OBJECTIVE
Reproduce the material below word for word, keeping every line in its original order.

○ ○ ○ ○ ○ ○ ○

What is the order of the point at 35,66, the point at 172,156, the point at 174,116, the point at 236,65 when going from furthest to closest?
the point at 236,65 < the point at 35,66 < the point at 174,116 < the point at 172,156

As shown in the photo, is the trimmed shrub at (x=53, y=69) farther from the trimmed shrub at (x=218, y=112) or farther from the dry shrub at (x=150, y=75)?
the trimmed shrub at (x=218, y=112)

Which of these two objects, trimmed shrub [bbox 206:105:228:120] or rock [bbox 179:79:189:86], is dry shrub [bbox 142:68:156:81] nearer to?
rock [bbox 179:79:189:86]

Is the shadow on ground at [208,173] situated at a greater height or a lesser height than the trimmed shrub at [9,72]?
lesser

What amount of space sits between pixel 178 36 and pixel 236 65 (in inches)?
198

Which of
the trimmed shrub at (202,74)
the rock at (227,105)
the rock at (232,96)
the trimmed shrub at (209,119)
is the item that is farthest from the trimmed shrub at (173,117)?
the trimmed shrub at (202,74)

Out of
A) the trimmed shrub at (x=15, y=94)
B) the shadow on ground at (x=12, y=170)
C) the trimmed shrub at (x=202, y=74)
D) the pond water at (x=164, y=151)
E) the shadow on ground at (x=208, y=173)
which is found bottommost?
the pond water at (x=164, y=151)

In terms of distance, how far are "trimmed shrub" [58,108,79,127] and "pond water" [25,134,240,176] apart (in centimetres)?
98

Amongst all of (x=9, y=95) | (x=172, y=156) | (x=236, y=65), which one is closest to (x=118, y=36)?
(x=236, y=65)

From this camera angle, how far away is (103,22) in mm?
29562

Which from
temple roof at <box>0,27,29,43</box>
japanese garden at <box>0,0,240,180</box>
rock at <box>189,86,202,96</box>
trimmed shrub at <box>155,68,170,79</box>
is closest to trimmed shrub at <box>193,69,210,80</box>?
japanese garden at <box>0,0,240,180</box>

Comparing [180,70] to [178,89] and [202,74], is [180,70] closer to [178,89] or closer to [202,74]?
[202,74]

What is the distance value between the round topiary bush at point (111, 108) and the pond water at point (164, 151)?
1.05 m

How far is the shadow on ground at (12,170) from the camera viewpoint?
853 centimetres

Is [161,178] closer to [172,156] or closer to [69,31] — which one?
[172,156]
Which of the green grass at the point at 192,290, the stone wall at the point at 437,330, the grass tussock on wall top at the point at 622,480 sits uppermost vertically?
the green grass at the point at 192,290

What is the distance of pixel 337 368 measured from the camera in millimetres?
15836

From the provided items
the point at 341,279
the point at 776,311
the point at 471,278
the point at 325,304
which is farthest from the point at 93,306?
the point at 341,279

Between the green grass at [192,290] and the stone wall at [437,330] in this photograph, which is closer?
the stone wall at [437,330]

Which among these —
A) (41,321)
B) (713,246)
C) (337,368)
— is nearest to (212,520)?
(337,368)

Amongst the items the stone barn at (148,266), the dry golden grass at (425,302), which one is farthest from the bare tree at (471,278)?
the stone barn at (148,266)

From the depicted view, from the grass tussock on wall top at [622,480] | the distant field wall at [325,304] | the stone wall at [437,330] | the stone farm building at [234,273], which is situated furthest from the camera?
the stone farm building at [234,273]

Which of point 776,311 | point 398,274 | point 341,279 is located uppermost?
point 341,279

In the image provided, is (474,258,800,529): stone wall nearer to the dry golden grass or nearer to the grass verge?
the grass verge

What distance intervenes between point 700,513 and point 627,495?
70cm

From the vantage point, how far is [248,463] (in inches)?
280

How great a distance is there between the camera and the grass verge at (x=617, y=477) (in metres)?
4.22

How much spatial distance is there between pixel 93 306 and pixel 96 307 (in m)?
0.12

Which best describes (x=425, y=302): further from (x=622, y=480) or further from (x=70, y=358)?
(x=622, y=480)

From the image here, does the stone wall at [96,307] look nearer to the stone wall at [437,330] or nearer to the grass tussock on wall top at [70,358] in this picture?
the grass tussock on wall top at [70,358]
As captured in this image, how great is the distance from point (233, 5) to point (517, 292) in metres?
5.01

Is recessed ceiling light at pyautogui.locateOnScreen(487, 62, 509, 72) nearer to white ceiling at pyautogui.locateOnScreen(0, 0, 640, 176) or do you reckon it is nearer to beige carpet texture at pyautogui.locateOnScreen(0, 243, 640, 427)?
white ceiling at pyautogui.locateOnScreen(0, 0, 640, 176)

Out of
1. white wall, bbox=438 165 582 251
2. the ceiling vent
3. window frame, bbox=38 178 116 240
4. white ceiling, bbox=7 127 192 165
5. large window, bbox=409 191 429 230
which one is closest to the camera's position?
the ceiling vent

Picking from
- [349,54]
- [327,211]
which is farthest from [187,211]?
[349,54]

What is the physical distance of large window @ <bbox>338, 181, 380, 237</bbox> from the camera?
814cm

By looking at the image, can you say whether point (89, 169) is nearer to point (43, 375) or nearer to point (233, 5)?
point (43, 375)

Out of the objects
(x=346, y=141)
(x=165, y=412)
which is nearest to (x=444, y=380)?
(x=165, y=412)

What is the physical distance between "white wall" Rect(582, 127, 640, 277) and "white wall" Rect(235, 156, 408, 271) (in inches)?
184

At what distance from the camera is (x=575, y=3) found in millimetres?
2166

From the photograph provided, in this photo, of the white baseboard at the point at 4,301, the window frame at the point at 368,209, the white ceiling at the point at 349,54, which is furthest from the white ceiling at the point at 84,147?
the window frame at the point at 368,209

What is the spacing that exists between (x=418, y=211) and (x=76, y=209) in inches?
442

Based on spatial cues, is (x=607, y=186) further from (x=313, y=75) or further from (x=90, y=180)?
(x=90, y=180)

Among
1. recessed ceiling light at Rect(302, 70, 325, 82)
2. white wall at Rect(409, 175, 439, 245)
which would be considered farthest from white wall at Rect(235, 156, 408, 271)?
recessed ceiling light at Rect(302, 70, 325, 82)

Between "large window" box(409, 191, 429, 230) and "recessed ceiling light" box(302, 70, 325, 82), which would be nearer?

○ ○ ○ ○ ○ ○ ○

ANSWER BELOW
What is the order of the point at 35,66, the point at 172,156, the point at 174,116, the point at 236,65 when going from furthest to closest?
the point at 236,65 < the point at 35,66 < the point at 174,116 < the point at 172,156

As shown in the photo, is the trimmed shrub at (x=53, y=69) farther from the trimmed shrub at (x=218, y=112) or farther from the dry shrub at (x=150, y=75)?
the trimmed shrub at (x=218, y=112)

Which of these two objects, trimmed shrub [bbox 206:105:228:120] or rock [bbox 179:79:189:86], is dry shrub [bbox 142:68:156:81] nearer to?
rock [bbox 179:79:189:86]

Is the shadow on ground at [208,173] situated at a greater height or a lesser height than the trimmed shrub at [9,72]?
lesser

What amount of space sits between pixel 178 36 and pixel 236 65 (in inches)?
198

Which of
the trimmed shrub at (202,74)
the rock at (227,105)
the rock at (232,96)
the trimmed shrub at (209,119)
is the item that is farthest from the trimmed shrub at (173,117)?
the trimmed shrub at (202,74)

Out of
A) the trimmed shrub at (x=15, y=94)
B) the shadow on ground at (x=12, y=170)
C) the trimmed shrub at (x=202, y=74)
D) the pond water at (x=164, y=151)
E) the shadow on ground at (x=208, y=173)
which is found bottommost?
the pond water at (x=164, y=151)

In terms of distance, how far are "trimmed shrub" [58,108,79,127] and "pond water" [25,134,240,176] apart (in centimetres)?
98

Amongst all of (x=9, y=95) | (x=172, y=156) | (x=236, y=65), which one is closest to (x=118, y=36)?
(x=236, y=65)

From this camera angle, how far away is (103,22) in mm?
29562

Which from
temple roof at <box>0,27,29,43</box>
japanese garden at <box>0,0,240,180</box>
rock at <box>189,86,202,96</box>
trimmed shrub at <box>155,68,170,79</box>
is closest to trimmed shrub at <box>193,69,210,80</box>?
japanese garden at <box>0,0,240,180</box>

Comparing [180,70] to [178,89] and [202,74], is [180,70] closer to [178,89] or closer to [202,74]?
[202,74]

What is the distance value between the round topiary bush at point (111, 108) and the pond water at point (164, 151)?
1.05 m

How far is the shadow on ground at (12,170) from the camera viewpoint?
853 centimetres

Is [161,178] closer to [172,156] or closer to [69,31] — which one?
[172,156]
Which of the green grass at the point at 192,290, the stone wall at the point at 437,330, the grass tussock on wall top at the point at 622,480 sits uppermost vertically?
the green grass at the point at 192,290

What is the distance of pixel 337 368 measured from the camera in millimetres?
15836

From the provided items
the point at 341,279
the point at 776,311
the point at 471,278
the point at 325,304
which is farthest from the point at 93,306?
the point at 341,279

Between the green grass at [192,290] and the stone wall at [437,330] in this photograph, which is closer?
the stone wall at [437,330]

Which among these —
A) (41,321)
B) (713,246)
C) (337,368)
— is nearest to (212,520)?
(337,368)

Amongst the items the stone barn at (148,266), the dry golden grass at (425,302), which one is farthest from the bare tree at (471,278)?
the stone barn at (148,266)

From the depicted view, from the grass tussock on wall top at [622,480] | the distant field wall at [325,304] | the stone wall at [437,330] | the stone farm building at [234,273], which is situated furthest from the camera?
the stone farm building at [234,273]

Which of point 776,311 | point 398,274 | point 341,279 is located uppermost?
point 341,279

In the image provided, is (474,258,800,529): stone wall nearer to the dry golden grass or nearer to the grass verge?
the grass verge

What distance intervenes between point 700,513 and point 627,495?
70cm

From the vantage point, how far is [248,463] (in inches)?
280

How great a distance is there between the camera and the grass verge at (x=617, y=477) (in metres)?
4.22

How much spatial distance is there between pixel 93 306 and pixel 96 307 (in m)?
0.12

Which best describes (x=425, y=302): further from (x=622, y=480) or further from (x=70, y=358)?
(x=622, y=480)

From the image here, does the stone wall at [96,307] look nearer to the stone wall at [437,330] or nearer to the grass tussock on wall top at [70,358] in this picture?
the grass tussock on wall top at [70,358]
As captured in this image, how great is the distance from point (233, 5) to point (517, 292) in metres?
5.01

Is recessed ceiling light at pyautogui.locateOnScreen(487, 62, 509, 72) nearer to white ceiling at pyautogui.locateOnScreen(0, 0, 640, 176) or do you reckon it is nearer to beige carpet texture at pyautogui.locateOnScreen(0, 243, 640, 427)?
white ceiling at pyautogui.locateOnScreen(0, 0, 640, 176)

Out of
1. white wall, bbox=438 165 582 251
2. the ceiling vent
3. window frame, bbox=38 178 116 240
4. white ceiling, bbox=7 127 192 165
5. large window, bbox=409 191 429 230
which one is closest to the camera's position?
the ceiling vent

Picking from
- [349,54]
- [327,211]
which is farthest from [187,211]?
[349,54]

What is the physical distance of large window @ <bbox>338, 181, 380, 237</bbox> from the camera?
814cm

By looking at the image, can you say whether point (89, 169) is nearer to point (43, 375) or nearer to point (233, 5)?
point (43, 375)

Out of the objects
(x=346, y=141)
(x=165, y=412)
which is nearest to (x=444, y=380)?
(x=165, y=412)

What is the physical distance between "white wall" Rect(582, 127, 640, 277) and "white wall" Rect(235, 156, 408, 271) (in inches)?
184

At what distance from the camera is (x=575, y=3) found in millimetres?
2166

From the photograph provided, in this photo, of the white baseboard at the point at 4,301, the window frame at the point at 368,209, the white ceiling at the point at 349,54, which is furthest from the white ceiling at the point at 84,147?
the window frame at the point at 368,209

What is the spacing that exists between (x=418, y=211) and (x=76, y=209) in inches?
442

Based on spatial cues, is (x=607, y=186) further from (x=313, y=75) or further from (x=90, y=180)?
(x=90, y=180)

Among
1. recessed ceiling light at Rect(302, 70, 325, 82)
2. white wall at Rect(409, 175, 439, 245)
which would be considered farthest from white wall at Rect(235, 156, 408, 271)?
recessed ceiling light at Rect(302, 70, 325, 82)

Between "large window" box(409, 191, 429, 230) and "recessed ceiling light" box(302, 70, 325, 82), which would be nearer?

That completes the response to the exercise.